There are three classes of variant that we cannot be certain we have excluded from association. The first class comprises dominant alleles with MAF below 0.01 – these include the known rare, disease-causing mutations in these five genes. The BIC database [22] lists 27 mis-sense mutations in BRCA1 and 20 in BRCA2 (as well as many more variants of unknown function), which, like SNPs, all result from single-base substitutions, but are present only in single families. Similarly, there are as yet unknown numbers of rare mutations in the ATM gene that increase risk of breast cancer in heterozygous carriers [23]. Some of these result from single base substitutions and could be expected to be present in up to 3% of our cases (for example, S49C) [24].

The second class comprises those SNPs that have MAF = 0.05 to 0.25 but are recessive in effect. For both the above classes, we had insufficient statistical power, even with a sample size of more than 9,000 subjects, for exclusion of all variants by genetic association.
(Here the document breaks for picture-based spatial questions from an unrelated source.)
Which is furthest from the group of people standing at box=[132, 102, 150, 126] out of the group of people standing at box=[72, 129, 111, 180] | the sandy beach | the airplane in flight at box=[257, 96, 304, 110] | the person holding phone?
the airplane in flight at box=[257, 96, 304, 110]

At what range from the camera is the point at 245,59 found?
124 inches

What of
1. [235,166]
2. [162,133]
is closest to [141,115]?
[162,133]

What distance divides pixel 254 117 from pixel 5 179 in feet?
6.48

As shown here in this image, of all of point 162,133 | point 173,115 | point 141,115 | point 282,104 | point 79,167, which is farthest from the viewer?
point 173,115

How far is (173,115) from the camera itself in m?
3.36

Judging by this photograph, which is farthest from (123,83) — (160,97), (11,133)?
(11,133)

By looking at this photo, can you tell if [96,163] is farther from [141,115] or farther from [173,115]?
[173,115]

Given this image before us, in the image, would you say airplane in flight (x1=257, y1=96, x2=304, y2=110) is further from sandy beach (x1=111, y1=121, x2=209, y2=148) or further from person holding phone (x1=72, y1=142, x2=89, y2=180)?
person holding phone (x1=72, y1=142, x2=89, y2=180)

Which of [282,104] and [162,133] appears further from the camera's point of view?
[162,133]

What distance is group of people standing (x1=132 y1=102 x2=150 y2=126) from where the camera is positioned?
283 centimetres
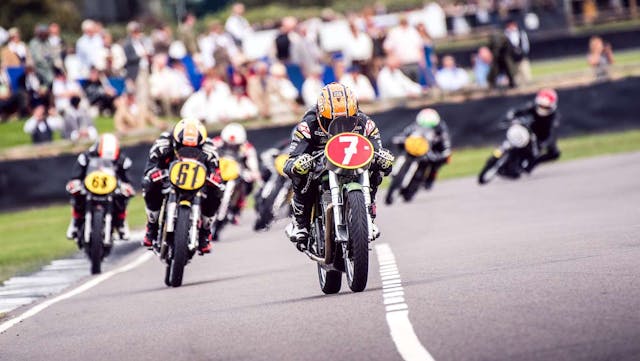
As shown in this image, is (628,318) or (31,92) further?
(31,92)

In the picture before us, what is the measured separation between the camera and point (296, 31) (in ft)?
104

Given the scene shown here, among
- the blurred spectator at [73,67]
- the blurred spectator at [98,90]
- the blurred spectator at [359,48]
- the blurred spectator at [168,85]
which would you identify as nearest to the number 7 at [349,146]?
the blurred spectator at [98,90]

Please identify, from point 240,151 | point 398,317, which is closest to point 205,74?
point 240,151

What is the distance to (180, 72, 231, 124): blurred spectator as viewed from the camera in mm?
30000

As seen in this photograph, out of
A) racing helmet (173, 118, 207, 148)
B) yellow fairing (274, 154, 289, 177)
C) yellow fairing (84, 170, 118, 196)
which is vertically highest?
racing helmet (173, 118, 207, 148)

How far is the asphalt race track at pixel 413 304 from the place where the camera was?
327 inches

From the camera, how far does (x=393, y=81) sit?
103 ft

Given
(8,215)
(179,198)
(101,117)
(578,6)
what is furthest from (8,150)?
(578,6)

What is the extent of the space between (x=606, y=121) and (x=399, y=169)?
24.9 ft

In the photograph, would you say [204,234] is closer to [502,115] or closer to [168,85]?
[502,115]

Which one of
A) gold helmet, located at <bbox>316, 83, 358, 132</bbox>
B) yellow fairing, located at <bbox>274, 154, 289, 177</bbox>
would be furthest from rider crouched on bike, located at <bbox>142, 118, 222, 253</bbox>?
yellow fairing, located at <bbox>274, 154, 289, 177</bbox>

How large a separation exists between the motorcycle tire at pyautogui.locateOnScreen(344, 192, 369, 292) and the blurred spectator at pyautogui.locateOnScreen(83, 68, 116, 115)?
1965 cm

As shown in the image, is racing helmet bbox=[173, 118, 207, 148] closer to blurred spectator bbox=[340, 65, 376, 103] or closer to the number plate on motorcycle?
the number plate on motorcycle

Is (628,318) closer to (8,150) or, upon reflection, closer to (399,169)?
(399,169)
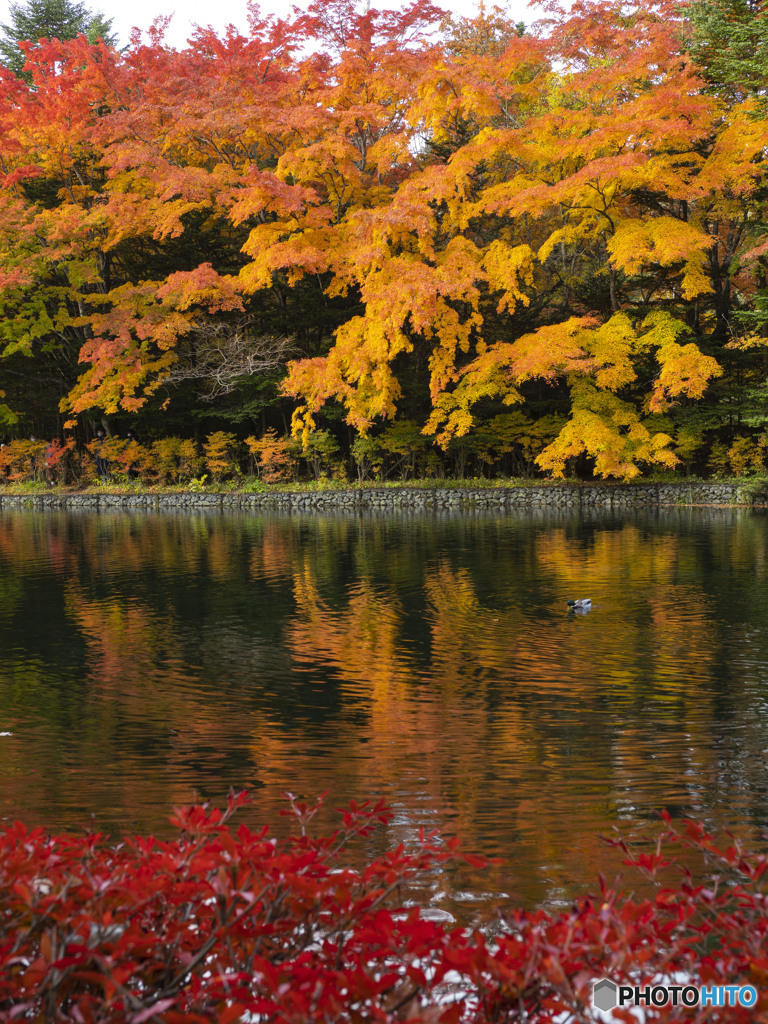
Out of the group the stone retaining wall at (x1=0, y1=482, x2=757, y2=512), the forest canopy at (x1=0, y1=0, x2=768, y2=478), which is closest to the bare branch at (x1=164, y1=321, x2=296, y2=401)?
the forest canopy at (x1=0, y1=0, x2=768, y2=478)

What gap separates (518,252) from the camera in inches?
893

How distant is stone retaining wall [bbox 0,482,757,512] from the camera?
23594 millimetres

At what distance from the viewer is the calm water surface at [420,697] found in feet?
14.6

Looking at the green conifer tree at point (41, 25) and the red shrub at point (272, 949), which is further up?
the green conifer tree at point (41, 25)

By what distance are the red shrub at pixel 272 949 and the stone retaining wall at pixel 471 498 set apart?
22599mm

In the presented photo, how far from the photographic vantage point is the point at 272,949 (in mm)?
1939

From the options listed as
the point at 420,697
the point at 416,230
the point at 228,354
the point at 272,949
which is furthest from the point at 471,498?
the point at 272,949

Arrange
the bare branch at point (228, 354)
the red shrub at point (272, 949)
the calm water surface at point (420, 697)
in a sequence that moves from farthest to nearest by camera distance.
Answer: the bare branch at point (228, 354) → the calm water surface at point (420, 697) → the red shrub at point (272, 949)

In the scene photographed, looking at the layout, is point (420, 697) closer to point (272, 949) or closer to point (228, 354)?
point (272, 949)

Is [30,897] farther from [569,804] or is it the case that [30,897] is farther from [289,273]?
[289,273]

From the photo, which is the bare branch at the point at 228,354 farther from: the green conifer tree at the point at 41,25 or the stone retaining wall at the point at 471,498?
the green conifer tree at the point at 41,25

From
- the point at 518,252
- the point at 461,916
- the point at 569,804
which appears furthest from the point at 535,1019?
the point at 518,252

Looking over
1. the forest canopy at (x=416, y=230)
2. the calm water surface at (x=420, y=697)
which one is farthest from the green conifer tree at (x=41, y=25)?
the calm water surface at (x=420, y=697)

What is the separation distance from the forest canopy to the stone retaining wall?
124 cm
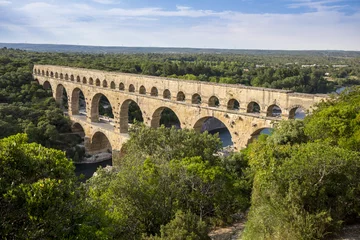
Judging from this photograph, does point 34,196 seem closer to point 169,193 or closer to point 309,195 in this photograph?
point 169,193

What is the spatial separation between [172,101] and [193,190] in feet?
44.2

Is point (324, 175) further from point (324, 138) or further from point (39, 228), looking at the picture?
point (39, 228)

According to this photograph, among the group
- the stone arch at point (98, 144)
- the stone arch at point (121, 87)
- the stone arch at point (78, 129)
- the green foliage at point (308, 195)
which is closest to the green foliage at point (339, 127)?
the green foliage at point (308, 195)

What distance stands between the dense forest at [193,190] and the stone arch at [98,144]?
19100 millimetres

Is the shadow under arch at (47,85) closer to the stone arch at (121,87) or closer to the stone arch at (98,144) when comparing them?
the stone arch at (98,144)

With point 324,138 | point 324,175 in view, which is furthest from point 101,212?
point 324,138

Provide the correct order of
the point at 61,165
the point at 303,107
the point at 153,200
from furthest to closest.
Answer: the point at 303,107
the point at 153,200
the point at 61,165

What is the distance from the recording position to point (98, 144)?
3566 cm

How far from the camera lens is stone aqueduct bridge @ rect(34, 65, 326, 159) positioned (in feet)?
64.2

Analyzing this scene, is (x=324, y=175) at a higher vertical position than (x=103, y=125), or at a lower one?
higher

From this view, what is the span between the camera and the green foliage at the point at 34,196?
6.67 metres

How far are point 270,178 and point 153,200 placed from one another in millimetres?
3821

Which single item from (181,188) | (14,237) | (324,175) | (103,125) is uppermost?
(324,175)

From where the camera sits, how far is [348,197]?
8.80m
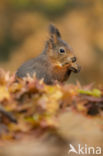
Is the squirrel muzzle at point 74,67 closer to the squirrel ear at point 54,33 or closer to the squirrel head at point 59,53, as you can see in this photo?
the squirrel head at point 59,53

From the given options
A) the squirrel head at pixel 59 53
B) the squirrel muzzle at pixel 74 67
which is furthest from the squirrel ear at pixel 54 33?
the squirrel muzzle at pixel 74 67

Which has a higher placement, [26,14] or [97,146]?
[26,14]

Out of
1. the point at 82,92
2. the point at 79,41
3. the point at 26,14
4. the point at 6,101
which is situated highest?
the point at 26,14

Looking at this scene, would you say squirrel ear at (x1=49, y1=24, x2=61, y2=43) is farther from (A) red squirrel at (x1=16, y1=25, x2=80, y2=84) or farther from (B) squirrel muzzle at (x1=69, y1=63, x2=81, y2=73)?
(B) squirrel muzzle at (x1=69, y1=63, x2=81, y2=73)

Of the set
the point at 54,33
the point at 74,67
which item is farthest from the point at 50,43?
the point at 74,67

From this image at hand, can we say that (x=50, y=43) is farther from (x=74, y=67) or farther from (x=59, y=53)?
(x=74, y=67)

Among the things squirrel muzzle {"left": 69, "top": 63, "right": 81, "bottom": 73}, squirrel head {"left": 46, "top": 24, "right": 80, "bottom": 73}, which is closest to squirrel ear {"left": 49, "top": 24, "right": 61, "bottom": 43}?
squirrel head {"left": 46, "top": 24, "right": 80, "bottom": 73}

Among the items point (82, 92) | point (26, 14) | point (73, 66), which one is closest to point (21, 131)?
point (82, 92)

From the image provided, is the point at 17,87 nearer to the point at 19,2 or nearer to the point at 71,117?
the point at 71,117
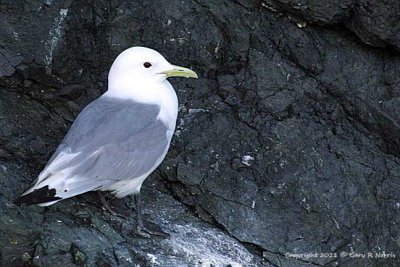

The third class comprises variants that are not well tagged by any of our genotyped tag SNPs or their combined haplotypes. As can be seen from Table 1, there are several of these, predominantly in the BRCA2 and CHEK2 genes. Such hard-to-tag variants often lie outside LD blocks or are hyper-mutable. The minor alleles of these SNPs do not share identity-by-descent with other SNPs and so cannot be detected by association; they will only have an effect on breast cancer risk if they are the functional and directly increase cancer susceptibility.

Conclusion

There is ample evidence that rare mutations in each of the five genes ATM, BRCA1, BRCA2, CHEK2 and TP53 cause increased susceptibility to breast cancer in the families who carry them, but we find no evidence for the existence of common, polymorphic susceptibility alleles in these genes. However, there remains good evidence that such alleles, conforming to the common disease-common variant hypothesis, do exist in other breast cancer susceptibility genes.